▸ EXTRACTO:
__________________________________________________

La carencia de perspectivas sociales, económicas, educativas y
culturales, así como la efímera sensación de poder, riqueza e
impunidad se han convertido en un abonado terreno donde florecen las
tendencias delincuenciales entre infantes y adolescentes, las que son
fomentadas y aprovechadas por los grupos criminales. Dos de los
resultados más desalentadores de este hecho es el alarmante aumento
de niños y jóvenes detenidos, sentenciados y asesinados en los
últimos años.
En
su libro Los morros del narco. Historias
reales de niños y jóvenes en el narcotráfico mexicano (México,
Aguilar, 2011), Javier Valdez Cárdenas reúne crónicas sobre el
tema, además de que aborda otros como las responsabilidades de
gobierno y sociedad en la generación de tal fenómeno, así como el
del periodismo en tiempos y regiones del narcotráfico.
Sobre
tal volumen conversamos con el autor, quien es columnista, fundador y
coordinador de la zona norte del semanario sinaloense Ríodoce,
recientemente galardonado con el premio de periodismo María Moors
Cabot, que otorga la Universidad de Columbia.
Ariel
Ruiz (AR): Tras tus libros Miss
Narco y Malayerba,
¿por qué ahora éste?
Javier
Valdez Cárdenas (JVC): Carlos
Monsiváis fue una especie de padrino de Ríodoce,
el semanario para el que yo trabajo; lo invitamos a visitarnos, pero
él no conocía el periódico ya que ni siquiera teníamos página de
internet. Pero amigos mutuos nos conectaron y lo invitamos a que
diera conferencias en Culiacán en nuestro primer aniversario.
Después
de eso empezó una gran relación, una amistad maravillosa. Yo lo
visité para entregarle uno de mis libros, y él me dijo que estaba
preocupado por el narco y la violencia contra periodistas. También
me dijo: “Deberías escribir de los niños, los jóvenes y del
narcotráfico”. Ya estaba él enfermo cuando lo visité en su casa.
Salí de allí pensando más en sus padecimientos y en lo grande que
era él como persona, como escritor, como intelectual, que en el
tema. Pero con el tiempo me fue rondando la idea, y allí estuve
rumiándola hasta que llegó el momento en que tenía que definir que
material iba a entregar a la editorial.
Yo
tenía mucho material sobre niños y jóvenes, pero historias
manejadas como crónicas muy breves que he publicado en mi columna
“Malayerba” en Ríodoce.
Entonces decidí que el libro sería de niños y jóvenes en el
narcotráfico.
AR:
¿Cuáles son las condiciones generales, si quieres hasta
psicológicas, que hacen que niños y jóvenes se integren a las
bandas? Lo digo también porque en tus historias hay casos en los que
no se trata estrictamente de pobreza.

__________________________________________________

▸ FRAGMENTO DE ORIGEN:
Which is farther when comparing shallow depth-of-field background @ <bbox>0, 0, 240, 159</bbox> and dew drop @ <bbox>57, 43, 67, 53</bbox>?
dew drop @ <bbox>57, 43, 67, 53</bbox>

__________________________________________________

▸ PARTES DEL EJERCICIO:
1. Según el extracto, ¿quién le sugirió a Javier Valdez Cárdenas escribir sobre los niños, los jóvenes y el narcotráfico?
2. Transcribe del extracto el pasaje que empieza con "La carencia de" y sigue hasta "últimos años.".
Para este ejercicio no se necesitan las líneas.

▸ RESPUESTAS EN ORDEN:
1. Carlos Monsiváis.

2.
La carencia de perspectivas sociales, económicas, educativas y
culturales, así como la efímera sensación de poder, riqueza e
impunidad se han convertido en un abonado terreno donde florecen las
tendencias delincuenciales entre infantes y adolescentes, las que son
fomentadas y aprovechadas por los grupos criminales. Dos de los
resultados más desalentadores de este hecho es el alarmante aumento
de niños y jóvenes detenidos, sentenciados y asesinados en los
últimos años.